Kündigt ein Arbeitnehmer seinen Job und wird er am Tag der Kündigung für den Rest der verbleibenden Arbeitszeit krankgeschrieben, kann dies den Beweiswert der Arbeitsunfähigkeitsbescheinigung (AU) erschüttern, urteilte das Bundesarbeitsgericht. In dem zu entscheidenden Fall erhielt die betroffene Mitarbeiterin kein Geld für die restliche Zeit.  

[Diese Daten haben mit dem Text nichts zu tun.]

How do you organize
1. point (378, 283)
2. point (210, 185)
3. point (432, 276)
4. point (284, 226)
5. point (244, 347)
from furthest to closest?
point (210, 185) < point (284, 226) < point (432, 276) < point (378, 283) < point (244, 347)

Eine Mitarbeiterin kündigte ihr Arbeitsverhältnis im Februar 2019. Die Frau war seit August 2018 bei dem Unternehmen als kaufmännische Angestellte beschäftigt. Die Kündigung erging am 8. Februar für den 22. Februar. Am Tag der Kündigung legte die Angestellte ihrer Arbeitgeberin eine Arbeitsunfähigkeitsbescheinigung (AU) vor. Danach war sie bis für die restliche Zeit ihres Vertrages krankgeschrieben. Die Arbeitgeberin verweigerte es, die Mitarbeiterin für die verbliebene Zeit zu bezahlen. Der Beweiswert der AU sei erschüttert, weil dieser genau die verbliebene Zeit bis zum Ende ihres Arbeitsverhältnisses abdecke. Die Mitarbeiterin entgegnete, sie sei ordentlich krankgeschrieben und habe vor einem Burn-Out gestanden.

Kann AU Krankheit beweisen?

Das Landesarbeitsgericht Niedersachsen gab der Klage der Mitarbeiterin auf Entgeltfortzahlung für die Zeit vom 8. bis zum 22. Februar statt. Das Bundesarbeitsgericht sah dies im Revisionsverfahren anders: Zwar habe die Mitarbeiterin ihre Krankheit mit einer AU nachgewiesen. Dies sei das gesetzlich vorgesehene Beweismittel. Der Arbeitgeber könne diesen Beweiswert jedoch erschüttern, wenn er tatsächliche Umstände darlege und ggf. beweise, die Anlass zu ernsthaften Zweifeln an der Arbeitsunfähigkeit geben. Gelinge das dem Arbeitgeber, müsse der Arbeitnehmer substantiiert darlegen und beweisen, dass er arbeitsunfähig gewesen sei. Der Arbeitnehmer könne den Beweis beispielsweise durch die Vernehmung des behandelnden Arztes, nach Entbindung von der Schweigepflicht, erbringen.

BAG: ernsthafte Zweifel an Krankheit

Die Arbeitgeberin habe den Beweiswert der Krankschreibung hier erschüttert, stellten die Richter fest. Dass die Kündi gung vom 08.02. zum 22.02.2019 und die am 08.02 bis zum 22.02.2019 bescheinigte Arbeitsunfähigkeit zeitlich genau übereinstimmten, begründe einen ernsthaften Zweifel an der bescheinigten Arbeitsunfähigkeit. Die Mitarbeiterin sei ihrer Darlegungslast, dass sie tatsächlich arbeitsunfähig krank sei, trotz Hinweis des Gerichts im Prozess nicht hinreichend konkret nachgekommen. Daher wiesen die Richter ihre Klage ab. Die Frau erhielt kein Geld für die verbliebene Zeit bis zum Ende ihres Arbeitsverhältnisses.